= Kevan Barbour =

Zimbabwean international cricket umpire

Kevan Christopher Barbour (born 23 October 1949) is an international cricket umpire from Zimbabwe. Previously, he has served as the president, chairman and provincial manager of the Manicaland Cricket Association.

==Early life==
Barbour was born in Bulawayo and educated at Milton High School. He played for Matabeleland from 1968 until 1970, when he moved to work in Mutare, and then played for Manicaland until 1975. He also played for the Rhodesia B cricket team. After a further move to Kwekwe, he played for Midlands until 1977. He settled back in Mutare and played for Manicaland again until 1979.

==Retired==
Barbour retired as a cricketer in 1996, and took up umpiring.

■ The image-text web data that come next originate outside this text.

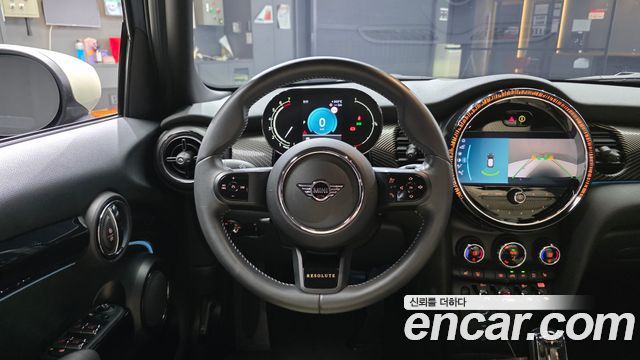 Mini Cooper 2023 — photo 18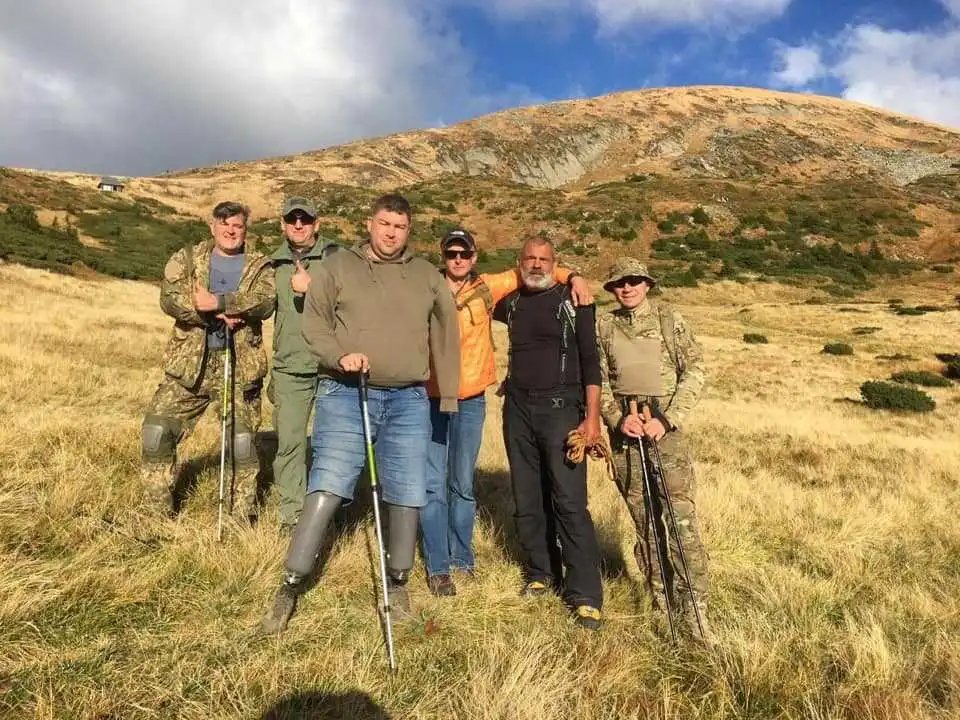 Кропивницький спецпризначенець, який втратив ноги на війні, піднявся на Говерлу (ФОТО)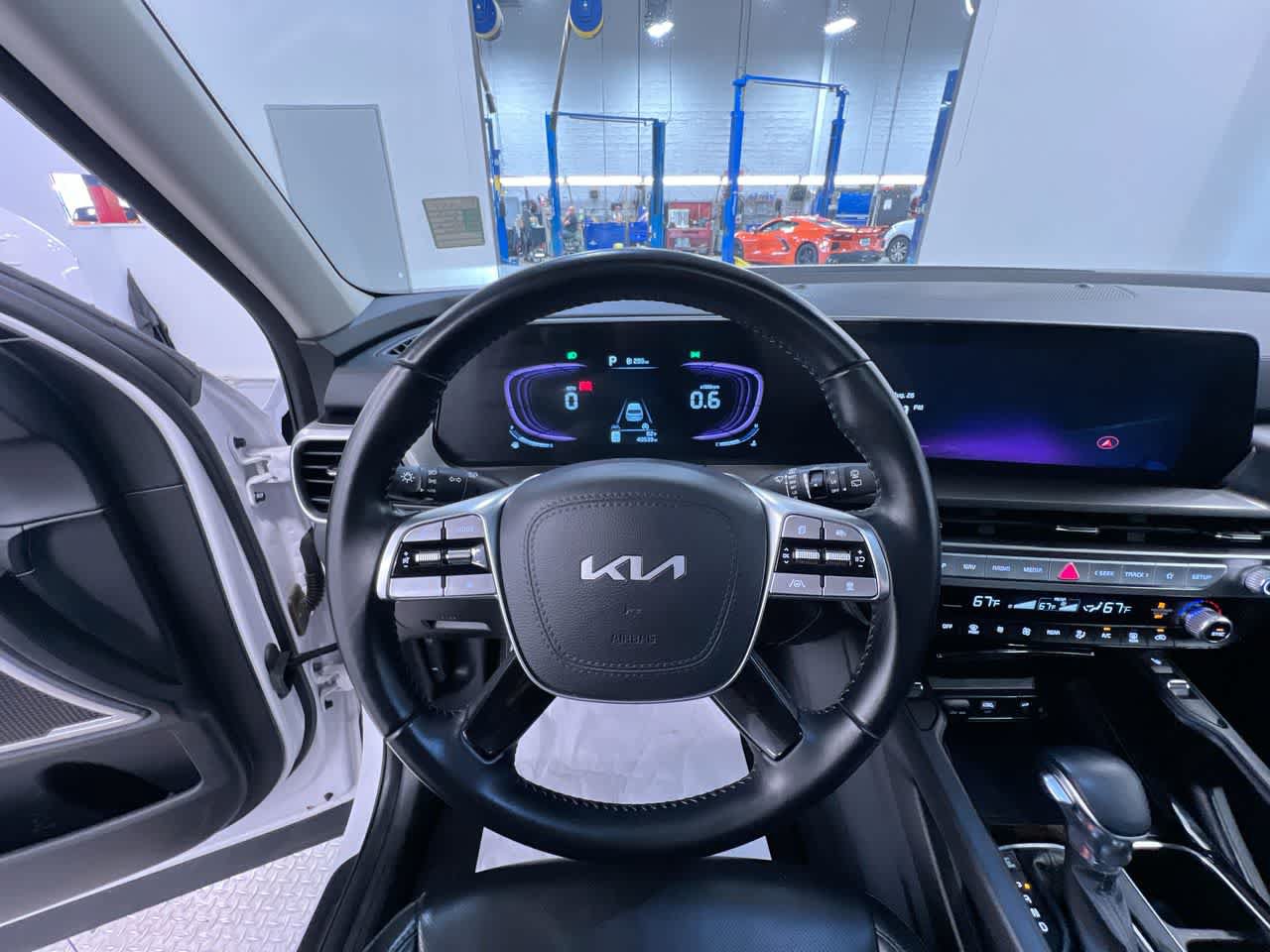 Used 2025 Kia Telluride S FWD image 15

He made his international umpiring debut in 1998 during an ODI game between Zimbabwe and Pakistan, before making his Test umpiring debut in the 1st Test between Zimbabwe and Sri Lanka at Bulawayo in November 1999. He umpired three further Tests in 2001, all in Zimbabwe: the 1st Test against Bangladesh at Bulawayo in April 2001, the 2nd Test against West Indies at Harare in July 2001, and then the 2nd Test against South Africa at Bulawayo in September 2001. He was an umpire at the 2003 Cricket World Cup.

As of August 2010, he has umpired four Tests and 51 ODIs, most recently standing in an ODI in October 2009. Save for two World Cup ODIs in South Africa, and three other ODIs in Sharjah in 2003, all have been played in Zimbabwe, and all but a handful involving the Zimbabwe national cricket team. Barbour has also been the third umpire in six Tests in Zimbabwe, most recently in 2005, and 29 ODIs.